En el siglo x, Abd al-Rahman III gobernaba Córdoba, España. Después de 50 años de reinado exitoso («amado por mis súbditos, temido por mis enemigos y respetado por mis aliados»), evaluó más profundamente su vida. «Riquezas, honores, poder y placer han estado a mi disposición», dijo de sus privilegios. Pero cuando contó sus días de felicidad verdadera durante ese tiempo, sumaron solo catorce. ¡Qué aleccionador!

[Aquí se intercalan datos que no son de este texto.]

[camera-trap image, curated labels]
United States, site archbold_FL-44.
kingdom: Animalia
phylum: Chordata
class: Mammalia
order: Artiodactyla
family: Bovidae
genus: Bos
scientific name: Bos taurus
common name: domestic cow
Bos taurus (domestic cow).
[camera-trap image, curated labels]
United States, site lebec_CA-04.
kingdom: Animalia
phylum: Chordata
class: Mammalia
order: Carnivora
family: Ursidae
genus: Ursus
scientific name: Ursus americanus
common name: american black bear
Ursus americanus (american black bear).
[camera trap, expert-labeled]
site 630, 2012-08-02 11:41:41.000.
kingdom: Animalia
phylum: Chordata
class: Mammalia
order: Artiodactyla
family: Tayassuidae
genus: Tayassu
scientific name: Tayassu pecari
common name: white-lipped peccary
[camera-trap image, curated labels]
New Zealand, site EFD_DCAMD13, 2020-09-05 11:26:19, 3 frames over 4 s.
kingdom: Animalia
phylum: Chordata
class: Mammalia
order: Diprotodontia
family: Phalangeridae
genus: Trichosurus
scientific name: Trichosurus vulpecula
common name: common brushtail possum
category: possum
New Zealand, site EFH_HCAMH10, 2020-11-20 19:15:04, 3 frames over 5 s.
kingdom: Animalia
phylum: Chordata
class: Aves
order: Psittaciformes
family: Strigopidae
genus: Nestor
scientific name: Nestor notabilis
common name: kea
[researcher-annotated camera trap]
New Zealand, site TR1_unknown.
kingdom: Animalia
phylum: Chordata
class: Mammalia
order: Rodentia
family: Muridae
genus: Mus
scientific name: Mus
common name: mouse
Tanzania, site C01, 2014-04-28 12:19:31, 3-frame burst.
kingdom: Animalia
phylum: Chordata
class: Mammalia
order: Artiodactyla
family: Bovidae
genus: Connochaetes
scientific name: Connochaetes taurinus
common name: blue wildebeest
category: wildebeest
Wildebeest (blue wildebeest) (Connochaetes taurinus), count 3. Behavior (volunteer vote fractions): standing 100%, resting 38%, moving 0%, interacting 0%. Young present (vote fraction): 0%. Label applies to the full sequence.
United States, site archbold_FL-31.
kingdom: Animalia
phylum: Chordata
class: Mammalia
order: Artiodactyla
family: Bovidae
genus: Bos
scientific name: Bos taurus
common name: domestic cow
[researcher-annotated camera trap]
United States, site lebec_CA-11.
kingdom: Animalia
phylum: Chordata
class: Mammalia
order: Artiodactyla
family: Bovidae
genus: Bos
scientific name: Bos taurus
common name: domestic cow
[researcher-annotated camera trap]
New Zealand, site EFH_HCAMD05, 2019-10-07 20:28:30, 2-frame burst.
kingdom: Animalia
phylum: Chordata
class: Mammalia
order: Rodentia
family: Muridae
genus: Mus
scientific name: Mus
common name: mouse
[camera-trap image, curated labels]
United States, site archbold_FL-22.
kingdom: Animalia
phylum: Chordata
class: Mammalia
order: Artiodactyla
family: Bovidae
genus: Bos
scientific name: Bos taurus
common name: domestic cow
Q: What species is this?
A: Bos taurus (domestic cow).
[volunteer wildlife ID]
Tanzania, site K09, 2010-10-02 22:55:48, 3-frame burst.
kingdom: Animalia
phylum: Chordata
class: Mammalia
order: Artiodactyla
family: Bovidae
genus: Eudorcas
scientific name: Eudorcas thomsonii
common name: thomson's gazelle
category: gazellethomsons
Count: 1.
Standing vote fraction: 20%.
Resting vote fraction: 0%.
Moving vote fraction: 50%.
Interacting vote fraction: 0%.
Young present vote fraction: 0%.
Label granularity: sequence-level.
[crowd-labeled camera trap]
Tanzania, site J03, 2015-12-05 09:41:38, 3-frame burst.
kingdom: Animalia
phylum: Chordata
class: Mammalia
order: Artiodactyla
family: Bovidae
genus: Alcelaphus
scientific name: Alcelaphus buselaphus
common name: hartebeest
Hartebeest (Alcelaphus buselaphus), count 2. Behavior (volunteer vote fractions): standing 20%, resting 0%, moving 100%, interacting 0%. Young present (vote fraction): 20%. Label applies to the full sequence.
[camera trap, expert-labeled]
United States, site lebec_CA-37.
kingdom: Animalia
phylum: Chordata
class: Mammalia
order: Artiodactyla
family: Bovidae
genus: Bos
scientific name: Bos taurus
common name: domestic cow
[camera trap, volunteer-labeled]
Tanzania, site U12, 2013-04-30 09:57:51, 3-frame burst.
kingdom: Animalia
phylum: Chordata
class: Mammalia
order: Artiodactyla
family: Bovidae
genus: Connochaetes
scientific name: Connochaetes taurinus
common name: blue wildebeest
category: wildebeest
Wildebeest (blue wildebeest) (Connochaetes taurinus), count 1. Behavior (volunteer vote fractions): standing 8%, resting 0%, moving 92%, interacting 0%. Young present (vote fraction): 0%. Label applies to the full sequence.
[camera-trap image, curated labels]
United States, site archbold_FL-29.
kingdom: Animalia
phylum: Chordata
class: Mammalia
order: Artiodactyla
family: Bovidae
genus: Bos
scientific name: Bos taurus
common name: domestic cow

El escritor de Eclesiastés también fue un hombre de riqueza y honor (2:7-9), poder y placeres (1:12; 2:1-3). Y la evaluación de su vida fue igualmente aleccionadora. Comprendió que las riquezas solo llevan a desear más (5:10-11), que los placeres lograban poco (2:1-2) y que el éxito podía deberse tanto al azar como a la capacidad (9:11). Pero su evaluación no terminó tan sombría como la de al-Rahman. Creer en Dios era su fuente suprema de felicidad; vio que comer, trabajar y hacer el bien podían disfrutarse cuando se hacían para Él (2:25; 3:12-13).

«¡Oh, hombre —concluyó al-Rahman—, no pongas tu confianza en este mundo presente!». El autor de Eclesiastés estaría de acuerdo. Como fuimos hechos para la eternidad (3:11), los placeres y logros terrenales no satisfacen. La felicidad genuina está solo en Dios.